57. The method according to any one of claims 54 to 56, wherein (a) the subject has a mutation in RNF43 and the multispecific binding protein does not bind to RNF43 or does not activate RNF43, or (b) the subject has a mutation in ZnRF3 and the multispecific binding protein does not bind to ZnRF3 or does not activate ZnRF3.
58. The method according to any one of claims 54 to 56, further comprising determining whether the subject has a mutation in RNF43 or ZnRF3 before administering the multispecific binding protein, wherein (a) if the subject has a mutation in RNF43, the multispecific binding protein does not bind to RNF43 or does not activate RNF43, and (b) if the subject has a mutation in ZnRF3, the multispecific binding protein does not bind to ZnRF3 or does not activate ZnRF3.
59. A multispecific binding protein, use, or method according to any one of claims 49, 53, 57, or 58, wherein the subject has cancer, and the cancer comprises a mutation in RNF43 or ZnRF3.
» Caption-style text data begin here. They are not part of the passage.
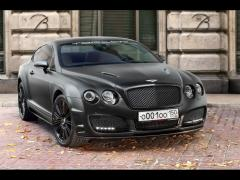 2010 Bentley Continental GT Photo 3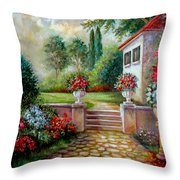 Italyan Villa With Garden  Throw Pillow by Regina Femrite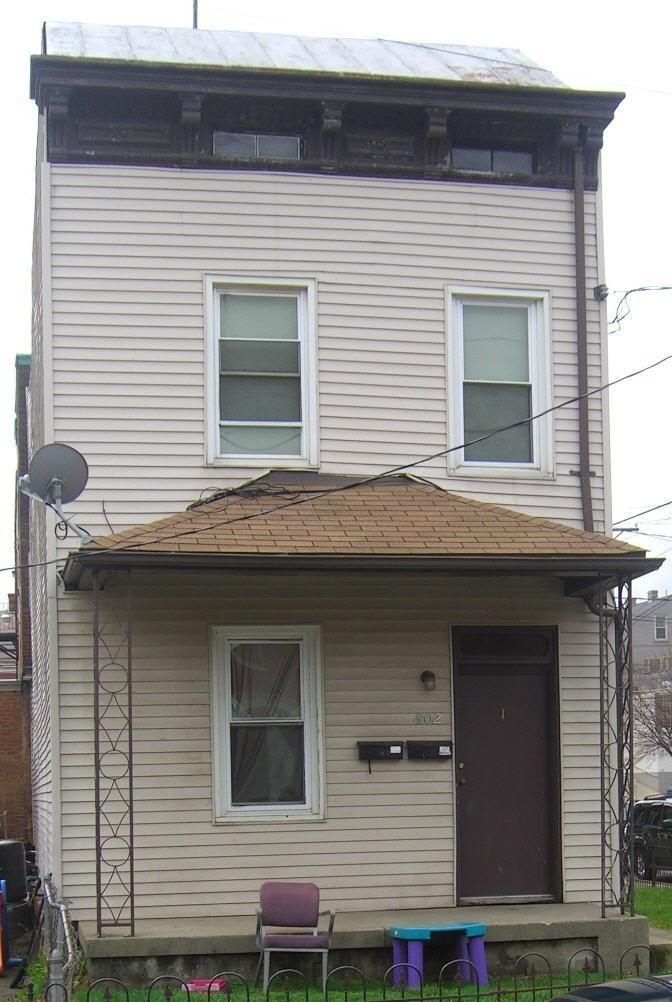 real estate photo 1 for 802 Saratoga St Newport, KY 41071
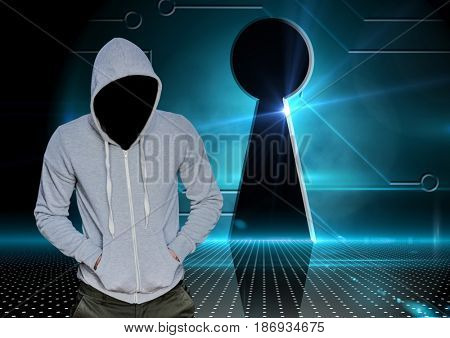 Digital composite of Grey jumper hacker with out face with his hands on his pockets, lock.
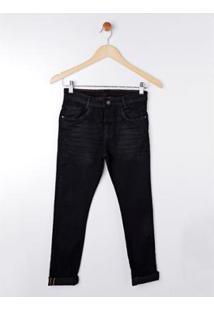 Calça Jeans Juvenil Akiyoshi Masculina - Masculino-Preto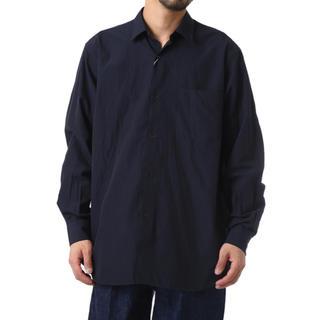 コモリ(COMOLI)のCOMOLI コモリ シャツ 紺 ネイビー サイズ2 2019 新作 新品(シャツ)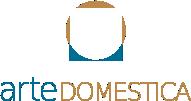 artedomestica_logo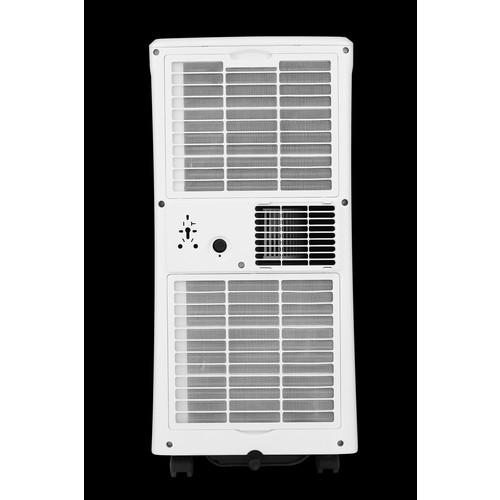 512008 Silva P-AC900 mobiles Klimagerät 9000btu/h für 18m² Produktbild Additional View 2 L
60. A method for reducing the level of cell surface proteins on the surface of hematopoietic cells in a cell sample or tissue sample in vitro or in vivo of a subject, comprising administering the cell or tissue sample or the subject, respectively, the multispecific binding protein according to claim 14.
61. A method for reducing the level of cell surface proteins on the surface of testicular cells in a cell sample or tissue sample in vitro or in vivo of a subject, comprising administering the cell or tissue sample or the subject, respectively, to the multispecific binding protein according to claim 15.
62. A kit comprising a multispecific binding protein according to any one of claims 1 to 38, or a nucleic acid or nucleic acid set according to claim 39, or a host cell according to claim 40, further comprising one or more reagents for expressing or purifying the protein and / or one or more reagents for incubating the protein with a cell or tissue sample in vitro to reduce the level of cell surface protein in the sample.
63. A method for in vitro reducing the level of cell surface proteins in a cell sample or tissue sample, comprising incubating the sample with a multispecific binding protein according to any one of claims 1 to 38 or a kit according to claim 62.